Problem to work on:
Arrange the items below as a numbered list, from the line containing "Time of clock at [221,196,366,340]: 5:51" through the final item, inclusive. Skip blank lines and omit the pictures.

Entries from a dataset:
***

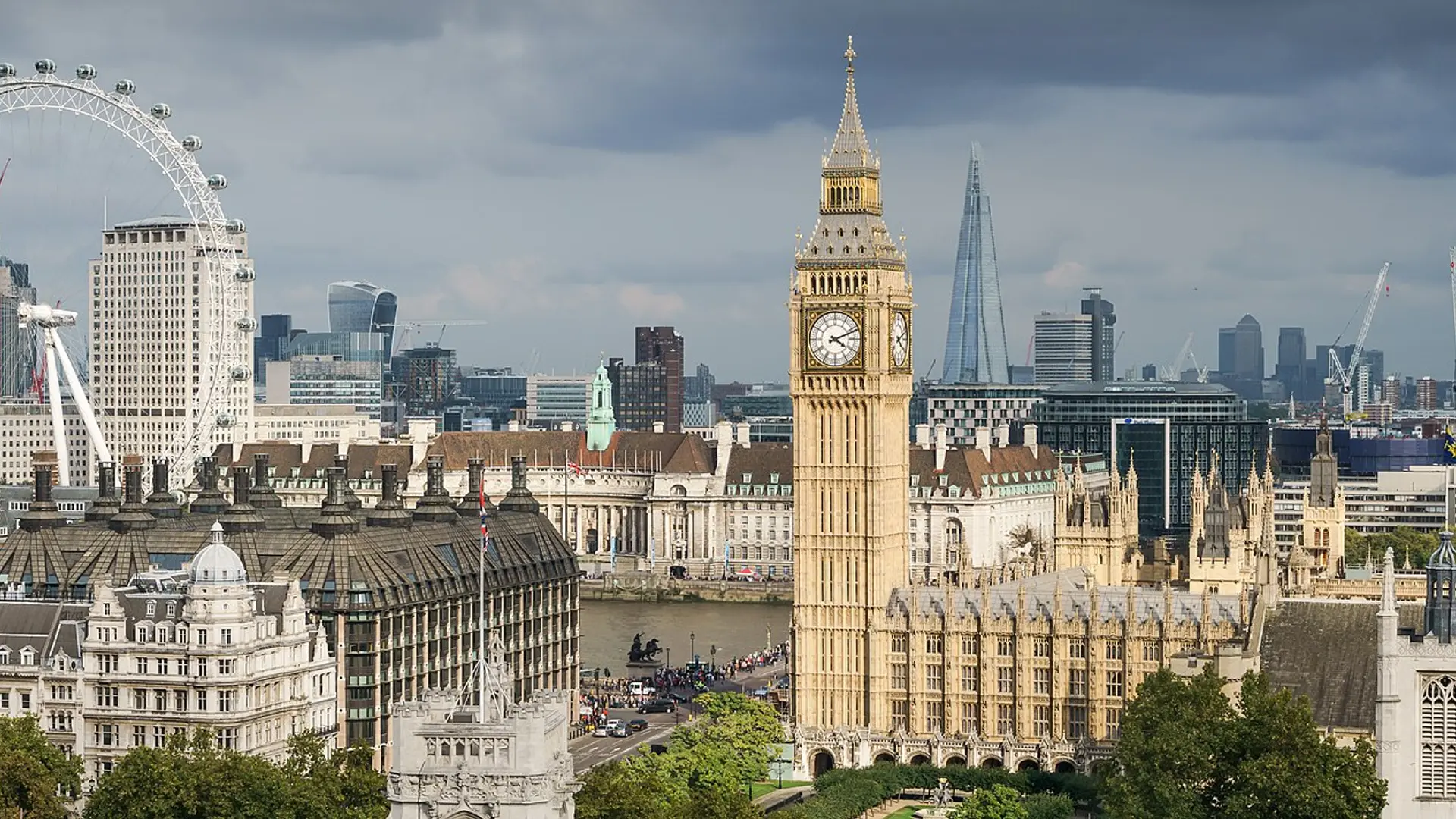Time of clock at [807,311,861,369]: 4:11
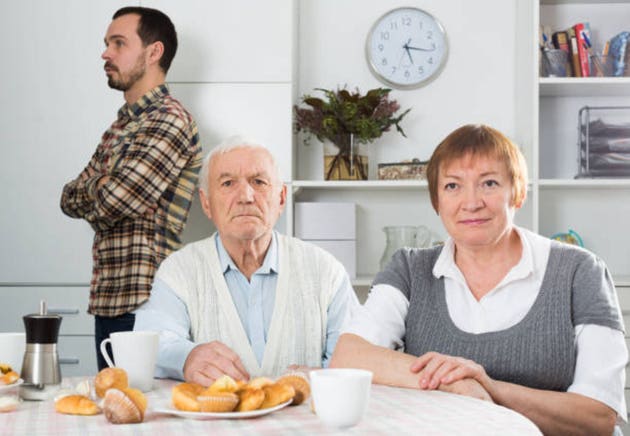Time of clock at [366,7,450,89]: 5:16
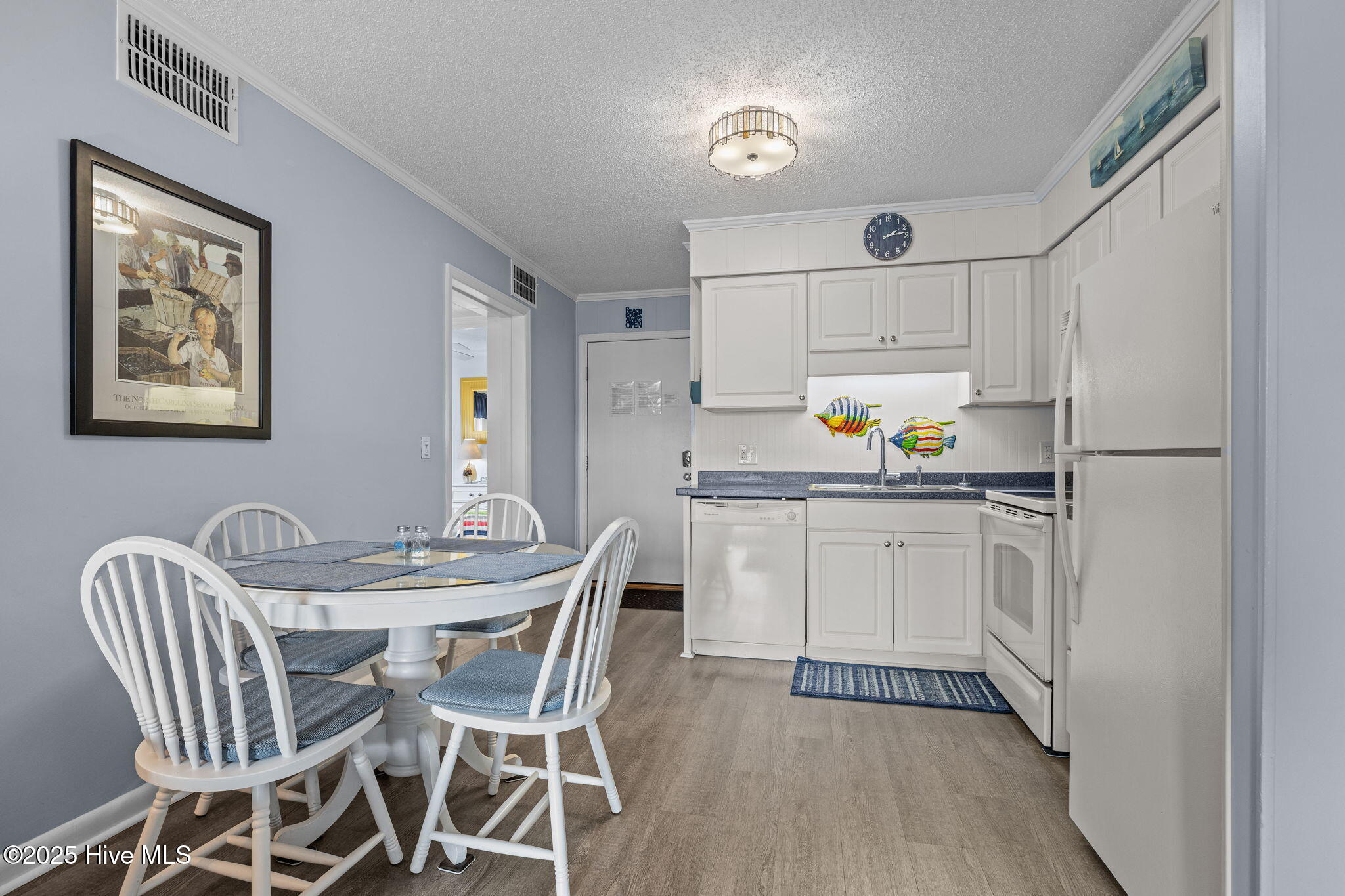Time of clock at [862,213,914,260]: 2:13
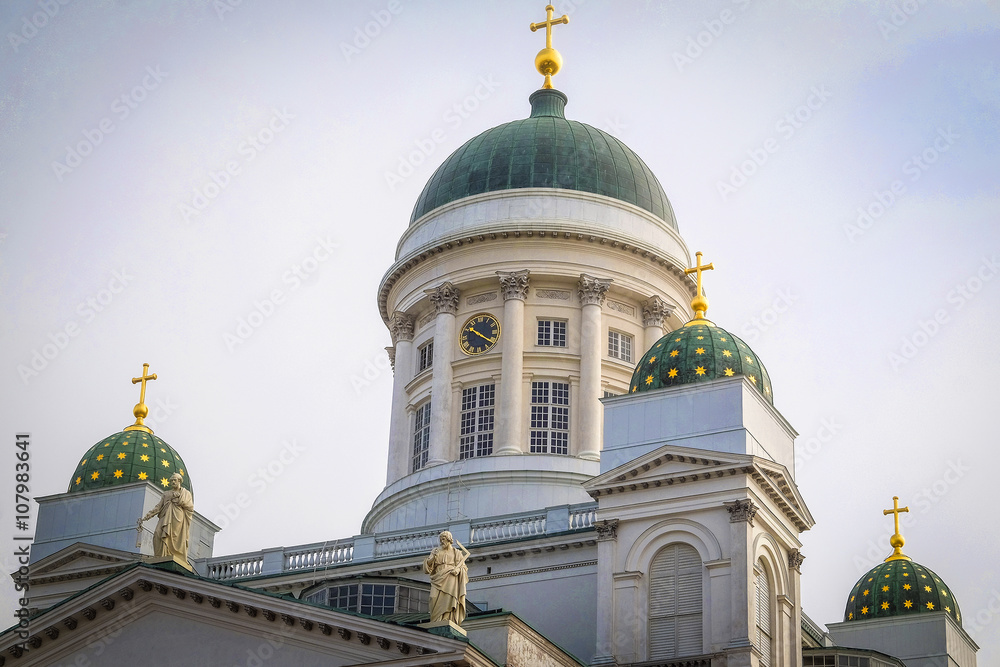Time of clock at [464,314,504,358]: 10:20
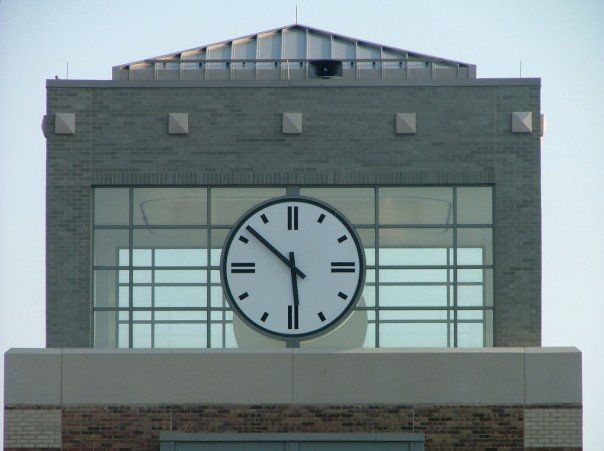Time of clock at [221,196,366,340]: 5:51
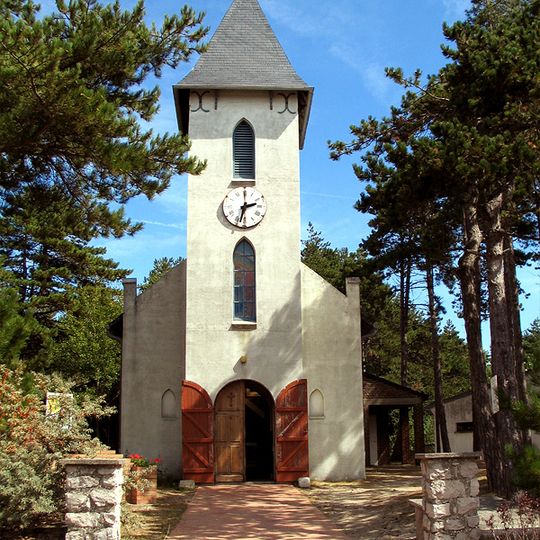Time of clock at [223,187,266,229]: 2:32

***

Output for this task:
1. Time of clock at [221,196,366,340]: 5:51
2. Time of clock at [223,187,266,229]: 2:32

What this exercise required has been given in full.